- [Your assignment]: Output the data below line for line, exactly, up to and including the line where "Young present vote fraction: 0%." appears.

- [Records supplied]:
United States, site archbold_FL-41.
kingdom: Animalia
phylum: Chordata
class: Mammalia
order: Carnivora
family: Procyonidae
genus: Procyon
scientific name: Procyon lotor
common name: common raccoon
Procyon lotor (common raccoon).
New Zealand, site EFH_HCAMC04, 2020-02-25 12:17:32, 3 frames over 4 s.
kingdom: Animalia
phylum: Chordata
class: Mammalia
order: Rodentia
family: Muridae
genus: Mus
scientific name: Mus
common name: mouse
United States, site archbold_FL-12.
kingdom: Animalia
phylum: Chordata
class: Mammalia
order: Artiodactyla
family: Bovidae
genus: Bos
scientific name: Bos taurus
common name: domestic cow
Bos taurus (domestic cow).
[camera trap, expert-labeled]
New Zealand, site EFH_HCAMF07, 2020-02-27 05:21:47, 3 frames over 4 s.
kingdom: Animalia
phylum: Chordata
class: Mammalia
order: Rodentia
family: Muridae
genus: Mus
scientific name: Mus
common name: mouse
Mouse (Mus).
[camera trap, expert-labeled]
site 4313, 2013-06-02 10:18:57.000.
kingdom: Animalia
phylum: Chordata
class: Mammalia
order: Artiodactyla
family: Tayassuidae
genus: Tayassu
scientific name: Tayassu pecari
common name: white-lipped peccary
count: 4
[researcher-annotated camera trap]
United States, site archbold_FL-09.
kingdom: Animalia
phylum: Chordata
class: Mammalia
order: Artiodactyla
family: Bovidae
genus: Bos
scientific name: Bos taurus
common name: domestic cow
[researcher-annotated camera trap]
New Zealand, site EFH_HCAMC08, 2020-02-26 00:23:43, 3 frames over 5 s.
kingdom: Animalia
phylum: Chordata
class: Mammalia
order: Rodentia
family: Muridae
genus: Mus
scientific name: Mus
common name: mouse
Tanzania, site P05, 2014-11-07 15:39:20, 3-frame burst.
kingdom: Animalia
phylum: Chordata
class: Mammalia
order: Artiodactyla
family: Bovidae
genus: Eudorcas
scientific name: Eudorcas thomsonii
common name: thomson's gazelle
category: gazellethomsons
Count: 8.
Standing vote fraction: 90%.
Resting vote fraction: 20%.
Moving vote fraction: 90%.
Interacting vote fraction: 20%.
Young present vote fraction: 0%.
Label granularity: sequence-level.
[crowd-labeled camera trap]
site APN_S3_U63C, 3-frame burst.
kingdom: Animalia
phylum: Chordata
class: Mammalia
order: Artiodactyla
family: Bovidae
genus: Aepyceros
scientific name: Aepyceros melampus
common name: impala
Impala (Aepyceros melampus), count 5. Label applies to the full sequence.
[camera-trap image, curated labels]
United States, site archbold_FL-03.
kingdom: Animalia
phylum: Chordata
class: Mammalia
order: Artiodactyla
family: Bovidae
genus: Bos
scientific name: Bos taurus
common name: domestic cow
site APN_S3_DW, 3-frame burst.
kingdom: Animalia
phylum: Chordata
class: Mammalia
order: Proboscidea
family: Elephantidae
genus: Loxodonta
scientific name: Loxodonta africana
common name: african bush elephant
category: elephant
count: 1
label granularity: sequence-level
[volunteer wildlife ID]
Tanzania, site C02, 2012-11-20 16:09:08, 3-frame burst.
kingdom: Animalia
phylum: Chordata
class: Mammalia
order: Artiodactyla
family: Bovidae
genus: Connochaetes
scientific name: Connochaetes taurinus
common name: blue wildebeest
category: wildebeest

- [Task response]:
United States, site archbold_FL-41.
kingdom: Animalia
phylum: Chordata
class: Mammalia
order: Carnivora
family: Procyonidae
genus: Procyon
scientific name: Procyon lotor
common name: common raccoon
Procyon lotor (common raccoon).
New Zealand, site EFH_HCAMC04, 2020-02-25 12:17:32, 3 frames over 4 s.
kingdom: Animalia
phylum: Chordata
class: Mammalia
order: Rodentia
family: Muridae
genus: Mus
scientific name: Mus
common name: mouse
United States, site archbold_FL-12.
kingdom: Animalia
phylum: Chordata
class: Mammalia
order: Artiodactyla
family: Bovidae
genus: Bos
scientific name: Bos taurus
common name: domestic cow
Bos taurus (domestic cow).
[camera trap, expert-labeled]
New Zealand, site EFH_HCAMF07, 2020-02-27 05:21:47, 3 frames over 4 s.
kingdom: Animalia
phylum: Chordata
class: Mammalia
order: Rodentia
family: Muridae
genus: Mus
scientific name: Mus
common name: mouse
Mouse (Mus).
[camera trap, expert-labeled]
site 4313, 2013-06-02 10:18:57.000.
kingdom: Animalia
phylum: Chordata
class: Mammalia
order: Artiodactyla
family: Tayassuidae
genus: Tayassu
scientific name: Tayassu pecari
common name: white-lipped peccary
count: 4
[researcher-annotated camera trap]
United States, site archbold_FL-09.
kingdom: Animalia
phylum: Chordata
class: Mammalia
order: Artiodactyla
family: Bovidae
genus: Bos
scientific name: Bos taurus
common name: domestic cow
[researcher-annotated camera trap]
New Zealand, site EFH_HCAMC08, 2020-02-26 00:23:43, 3 frames over 5 s.
kingdom: Animalia
phylum: Chordata
class: Mammalia
order: Rodentia
family: Muridae
genus: Mus
scientific name: Mus
common name: mouse
Tanzania, site P05, 2014-11-07 15:39:20, 3-frame burst.
kingdom: Animalia
phylum: Chordata
class: Mammalia
order: Artiodactyla
family: Bovidae
genus: Eudorcas
scientific name: Eudorcas thomsonii
common name: thomson's gazelle
category: gazellethomsons
Count: 8.
Standing vote fraction: 90%.
Resting vote fraction: 20%.
Moving vote fraction: 90%.
Interacting vote fraction: 20%.
Young present vote fraction: 0%.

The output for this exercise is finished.